“Se nos fue” Diego, se n’è andato Diego Armando Maradona.
Dei suoi prodigi, misteri impenetrabili ai più, dell’intimità gioiosa e combattiva coi popoli dannati della terra, si continueranno a scrivere per anni parole d’amore appassionate, nonostante il fastidio dei potenti.
In milioni lo piangono, questo era previsto, ma per alcune è stato ed è un lutto complicato.
Parliamo delle donne che lo riconoscono come idolo popolare, e per cui non sono state riservate, in questi giorni, parole molto tenere.
Aprire spazi sani di confronto può essere utile a sottrarre certi sentimenti, così forti e complicati, alla voracità delle polemiche di questi tempi.

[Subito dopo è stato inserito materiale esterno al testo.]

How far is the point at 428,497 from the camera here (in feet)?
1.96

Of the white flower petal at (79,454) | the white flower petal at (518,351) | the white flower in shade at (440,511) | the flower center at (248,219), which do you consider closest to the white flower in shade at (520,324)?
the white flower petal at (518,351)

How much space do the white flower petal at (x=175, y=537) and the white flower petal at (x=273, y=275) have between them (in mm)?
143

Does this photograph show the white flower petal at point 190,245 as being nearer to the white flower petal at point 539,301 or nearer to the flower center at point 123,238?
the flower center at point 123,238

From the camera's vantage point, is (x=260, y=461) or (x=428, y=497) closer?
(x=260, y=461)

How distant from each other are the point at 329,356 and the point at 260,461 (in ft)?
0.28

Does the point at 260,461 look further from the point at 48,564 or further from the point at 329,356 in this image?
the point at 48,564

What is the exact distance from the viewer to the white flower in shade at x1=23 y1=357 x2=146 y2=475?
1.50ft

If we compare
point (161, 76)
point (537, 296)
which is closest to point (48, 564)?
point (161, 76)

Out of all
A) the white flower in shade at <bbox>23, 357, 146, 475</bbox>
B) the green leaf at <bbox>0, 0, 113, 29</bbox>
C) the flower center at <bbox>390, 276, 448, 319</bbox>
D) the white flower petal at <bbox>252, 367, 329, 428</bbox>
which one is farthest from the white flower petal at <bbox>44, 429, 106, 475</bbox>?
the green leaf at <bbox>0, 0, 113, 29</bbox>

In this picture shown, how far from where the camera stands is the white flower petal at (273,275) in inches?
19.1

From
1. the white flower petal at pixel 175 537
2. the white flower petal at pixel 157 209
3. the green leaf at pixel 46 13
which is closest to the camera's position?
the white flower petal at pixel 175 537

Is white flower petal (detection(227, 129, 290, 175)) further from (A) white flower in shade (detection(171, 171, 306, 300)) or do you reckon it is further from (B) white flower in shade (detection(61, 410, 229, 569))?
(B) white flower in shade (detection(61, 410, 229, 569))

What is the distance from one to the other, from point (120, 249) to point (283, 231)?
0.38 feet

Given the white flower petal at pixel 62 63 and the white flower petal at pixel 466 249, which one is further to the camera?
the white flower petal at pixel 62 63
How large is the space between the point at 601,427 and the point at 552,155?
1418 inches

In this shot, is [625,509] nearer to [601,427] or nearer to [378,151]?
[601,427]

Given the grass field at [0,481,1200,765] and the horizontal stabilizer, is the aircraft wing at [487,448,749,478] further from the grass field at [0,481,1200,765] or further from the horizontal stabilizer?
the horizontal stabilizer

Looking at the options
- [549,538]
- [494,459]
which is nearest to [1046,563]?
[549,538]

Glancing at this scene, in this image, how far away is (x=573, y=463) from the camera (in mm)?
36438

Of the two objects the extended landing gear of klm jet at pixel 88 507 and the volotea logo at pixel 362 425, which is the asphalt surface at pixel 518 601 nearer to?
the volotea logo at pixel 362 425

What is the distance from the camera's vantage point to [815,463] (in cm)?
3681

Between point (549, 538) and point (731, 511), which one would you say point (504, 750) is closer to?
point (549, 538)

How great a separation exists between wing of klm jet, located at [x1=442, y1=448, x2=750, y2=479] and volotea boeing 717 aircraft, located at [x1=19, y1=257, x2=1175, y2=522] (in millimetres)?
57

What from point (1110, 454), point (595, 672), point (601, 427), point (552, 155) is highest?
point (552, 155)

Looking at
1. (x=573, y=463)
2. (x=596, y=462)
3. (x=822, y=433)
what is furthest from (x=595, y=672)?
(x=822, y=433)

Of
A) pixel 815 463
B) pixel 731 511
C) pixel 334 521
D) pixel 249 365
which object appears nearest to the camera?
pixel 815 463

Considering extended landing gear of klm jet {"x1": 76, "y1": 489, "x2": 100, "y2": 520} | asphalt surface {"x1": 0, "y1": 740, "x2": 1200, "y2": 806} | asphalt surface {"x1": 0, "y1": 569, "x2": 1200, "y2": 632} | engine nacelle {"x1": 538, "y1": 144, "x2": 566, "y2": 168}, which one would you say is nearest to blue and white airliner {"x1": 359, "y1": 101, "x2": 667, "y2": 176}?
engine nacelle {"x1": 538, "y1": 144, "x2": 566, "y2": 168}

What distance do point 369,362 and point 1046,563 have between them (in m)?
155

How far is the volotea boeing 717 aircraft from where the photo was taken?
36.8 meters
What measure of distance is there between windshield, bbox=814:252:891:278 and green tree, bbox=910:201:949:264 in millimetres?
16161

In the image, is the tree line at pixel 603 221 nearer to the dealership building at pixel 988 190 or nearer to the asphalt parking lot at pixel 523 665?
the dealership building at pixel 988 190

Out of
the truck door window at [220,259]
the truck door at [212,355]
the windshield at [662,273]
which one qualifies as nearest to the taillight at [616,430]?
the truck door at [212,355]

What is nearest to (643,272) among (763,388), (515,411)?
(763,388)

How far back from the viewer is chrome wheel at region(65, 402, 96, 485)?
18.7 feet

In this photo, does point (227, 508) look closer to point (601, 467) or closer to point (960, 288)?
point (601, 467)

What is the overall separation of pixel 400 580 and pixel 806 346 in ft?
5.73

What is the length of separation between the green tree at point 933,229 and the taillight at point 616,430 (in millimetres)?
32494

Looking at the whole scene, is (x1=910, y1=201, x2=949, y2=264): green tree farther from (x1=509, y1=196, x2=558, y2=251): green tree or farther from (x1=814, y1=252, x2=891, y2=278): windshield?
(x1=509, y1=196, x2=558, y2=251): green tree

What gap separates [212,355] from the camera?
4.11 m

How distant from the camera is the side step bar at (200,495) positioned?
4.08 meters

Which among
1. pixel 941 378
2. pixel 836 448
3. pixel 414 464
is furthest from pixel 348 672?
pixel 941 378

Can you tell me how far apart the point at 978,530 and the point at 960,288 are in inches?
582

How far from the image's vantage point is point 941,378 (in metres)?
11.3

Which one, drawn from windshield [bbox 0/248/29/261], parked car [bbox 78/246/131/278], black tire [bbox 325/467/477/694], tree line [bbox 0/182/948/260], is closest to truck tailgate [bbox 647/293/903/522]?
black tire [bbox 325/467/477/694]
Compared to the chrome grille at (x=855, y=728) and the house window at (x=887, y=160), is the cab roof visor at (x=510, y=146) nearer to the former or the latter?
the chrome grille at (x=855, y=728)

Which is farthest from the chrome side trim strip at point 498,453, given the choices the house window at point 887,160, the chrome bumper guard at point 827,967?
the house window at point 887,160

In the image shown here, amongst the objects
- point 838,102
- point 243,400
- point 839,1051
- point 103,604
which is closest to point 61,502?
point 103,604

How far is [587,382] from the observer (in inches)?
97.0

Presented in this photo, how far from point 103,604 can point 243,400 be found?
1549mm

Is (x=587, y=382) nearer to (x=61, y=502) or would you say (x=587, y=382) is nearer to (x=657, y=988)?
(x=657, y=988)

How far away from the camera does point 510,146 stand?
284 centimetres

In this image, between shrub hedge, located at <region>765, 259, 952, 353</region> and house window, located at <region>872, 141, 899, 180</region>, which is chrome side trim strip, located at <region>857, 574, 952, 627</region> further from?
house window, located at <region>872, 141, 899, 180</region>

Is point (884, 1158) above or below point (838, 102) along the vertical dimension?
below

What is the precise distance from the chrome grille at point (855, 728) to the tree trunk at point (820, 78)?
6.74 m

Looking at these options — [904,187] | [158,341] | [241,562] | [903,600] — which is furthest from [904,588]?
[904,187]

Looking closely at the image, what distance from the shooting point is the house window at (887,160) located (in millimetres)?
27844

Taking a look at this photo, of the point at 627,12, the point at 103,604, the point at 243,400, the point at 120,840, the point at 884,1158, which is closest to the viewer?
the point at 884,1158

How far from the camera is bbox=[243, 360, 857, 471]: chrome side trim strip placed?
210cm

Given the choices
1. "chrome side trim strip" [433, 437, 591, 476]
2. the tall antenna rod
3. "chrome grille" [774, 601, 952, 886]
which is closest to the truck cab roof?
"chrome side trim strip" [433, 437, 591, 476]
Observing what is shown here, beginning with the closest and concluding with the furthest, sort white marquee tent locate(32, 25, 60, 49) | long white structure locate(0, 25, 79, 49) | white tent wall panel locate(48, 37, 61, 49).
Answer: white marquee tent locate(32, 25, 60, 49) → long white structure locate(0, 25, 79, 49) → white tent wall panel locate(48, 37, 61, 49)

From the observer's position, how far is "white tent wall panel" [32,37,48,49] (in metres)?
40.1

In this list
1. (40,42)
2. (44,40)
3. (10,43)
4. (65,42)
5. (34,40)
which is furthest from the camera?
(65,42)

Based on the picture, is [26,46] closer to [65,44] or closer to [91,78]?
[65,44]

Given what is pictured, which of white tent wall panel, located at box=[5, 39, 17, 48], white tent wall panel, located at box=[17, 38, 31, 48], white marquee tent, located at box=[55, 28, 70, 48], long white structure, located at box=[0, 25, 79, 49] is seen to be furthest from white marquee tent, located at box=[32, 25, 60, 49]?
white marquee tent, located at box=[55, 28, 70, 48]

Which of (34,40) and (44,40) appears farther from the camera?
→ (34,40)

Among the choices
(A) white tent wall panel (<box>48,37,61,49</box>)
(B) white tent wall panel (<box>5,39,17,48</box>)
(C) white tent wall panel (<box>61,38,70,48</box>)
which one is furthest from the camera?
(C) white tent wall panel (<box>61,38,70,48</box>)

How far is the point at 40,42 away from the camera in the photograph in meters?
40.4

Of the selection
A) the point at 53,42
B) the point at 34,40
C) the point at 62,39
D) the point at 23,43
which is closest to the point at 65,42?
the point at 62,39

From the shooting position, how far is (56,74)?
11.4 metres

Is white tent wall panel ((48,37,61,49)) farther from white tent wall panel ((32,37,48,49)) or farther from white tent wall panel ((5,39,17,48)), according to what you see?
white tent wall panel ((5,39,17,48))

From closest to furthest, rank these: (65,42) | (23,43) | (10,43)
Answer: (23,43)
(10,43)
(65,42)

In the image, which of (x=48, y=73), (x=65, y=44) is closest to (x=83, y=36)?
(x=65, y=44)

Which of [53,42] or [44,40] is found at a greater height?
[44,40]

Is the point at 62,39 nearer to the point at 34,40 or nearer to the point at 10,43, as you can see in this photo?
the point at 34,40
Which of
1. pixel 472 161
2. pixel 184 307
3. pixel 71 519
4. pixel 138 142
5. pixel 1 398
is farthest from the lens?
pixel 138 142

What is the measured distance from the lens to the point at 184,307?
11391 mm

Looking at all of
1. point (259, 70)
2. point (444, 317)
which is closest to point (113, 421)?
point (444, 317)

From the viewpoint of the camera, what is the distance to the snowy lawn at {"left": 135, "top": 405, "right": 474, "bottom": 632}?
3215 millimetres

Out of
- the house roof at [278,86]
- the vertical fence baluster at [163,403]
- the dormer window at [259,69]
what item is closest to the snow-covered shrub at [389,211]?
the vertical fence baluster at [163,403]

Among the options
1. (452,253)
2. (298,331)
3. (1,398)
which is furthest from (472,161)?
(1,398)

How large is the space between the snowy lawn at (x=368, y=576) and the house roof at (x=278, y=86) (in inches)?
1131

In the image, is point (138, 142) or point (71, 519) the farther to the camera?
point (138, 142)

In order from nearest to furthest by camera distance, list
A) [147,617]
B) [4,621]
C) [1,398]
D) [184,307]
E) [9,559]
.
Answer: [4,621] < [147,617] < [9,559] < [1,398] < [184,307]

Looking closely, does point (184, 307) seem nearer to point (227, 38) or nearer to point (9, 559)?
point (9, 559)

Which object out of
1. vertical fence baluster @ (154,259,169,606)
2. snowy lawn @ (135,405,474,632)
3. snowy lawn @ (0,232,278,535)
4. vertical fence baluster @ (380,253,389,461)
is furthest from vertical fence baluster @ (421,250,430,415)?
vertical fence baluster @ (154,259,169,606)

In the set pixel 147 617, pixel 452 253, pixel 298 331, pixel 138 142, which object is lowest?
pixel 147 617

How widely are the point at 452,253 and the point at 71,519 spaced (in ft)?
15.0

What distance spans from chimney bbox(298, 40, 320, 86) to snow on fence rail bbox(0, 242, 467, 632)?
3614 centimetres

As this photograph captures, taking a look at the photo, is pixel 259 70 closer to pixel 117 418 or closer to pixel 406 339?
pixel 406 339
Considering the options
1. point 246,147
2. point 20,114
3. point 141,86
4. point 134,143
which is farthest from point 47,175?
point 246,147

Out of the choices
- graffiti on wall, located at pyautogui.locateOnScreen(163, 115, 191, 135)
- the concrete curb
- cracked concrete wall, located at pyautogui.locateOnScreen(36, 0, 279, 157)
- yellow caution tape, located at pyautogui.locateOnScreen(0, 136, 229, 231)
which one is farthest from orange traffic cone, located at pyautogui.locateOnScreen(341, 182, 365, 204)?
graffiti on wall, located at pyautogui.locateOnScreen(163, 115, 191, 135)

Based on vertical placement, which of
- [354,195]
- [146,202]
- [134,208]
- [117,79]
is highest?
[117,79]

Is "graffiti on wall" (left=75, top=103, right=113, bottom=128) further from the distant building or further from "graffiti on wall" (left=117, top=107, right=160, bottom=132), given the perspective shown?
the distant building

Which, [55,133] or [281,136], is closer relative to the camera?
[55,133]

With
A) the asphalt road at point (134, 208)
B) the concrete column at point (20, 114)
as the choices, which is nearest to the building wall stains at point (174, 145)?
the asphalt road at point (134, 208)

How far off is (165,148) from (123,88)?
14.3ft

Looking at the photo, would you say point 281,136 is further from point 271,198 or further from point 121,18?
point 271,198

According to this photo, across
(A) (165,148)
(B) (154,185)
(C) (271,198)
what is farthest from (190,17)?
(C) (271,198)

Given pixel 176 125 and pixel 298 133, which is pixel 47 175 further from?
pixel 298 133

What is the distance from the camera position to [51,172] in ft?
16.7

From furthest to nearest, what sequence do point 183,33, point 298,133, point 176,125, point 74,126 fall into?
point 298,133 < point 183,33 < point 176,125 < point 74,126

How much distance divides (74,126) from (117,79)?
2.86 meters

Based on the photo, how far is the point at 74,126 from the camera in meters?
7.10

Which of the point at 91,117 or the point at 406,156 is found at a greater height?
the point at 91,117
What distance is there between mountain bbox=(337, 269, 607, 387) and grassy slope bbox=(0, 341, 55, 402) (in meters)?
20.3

Mentre la voce di Hebe de Bonafini, dell’Asociación Madres de Plaza de Mayo (che dagli anni ’70 chiede giustizia per i desaparecidos della dittatura militare argentina), cercava di scaldare tanti cuori salutando Diego come un figlio (“Non appartiene più soltanto a noi, appartiene al mondo e il mondo ricorderà Diego per essere fedele agli umili, come quando scelse di andare a giocare a Napoli”), molte donne di quella Napoli, soprattutto se femministe, erano chiamate a spiegare o condannare la propria tristezza, perché inaccettabile.
Gli attacchi contenevano accuse più o meno feroci di difendere un uomo violento, un machista, oltre che tossico, un evasore e un camorrista.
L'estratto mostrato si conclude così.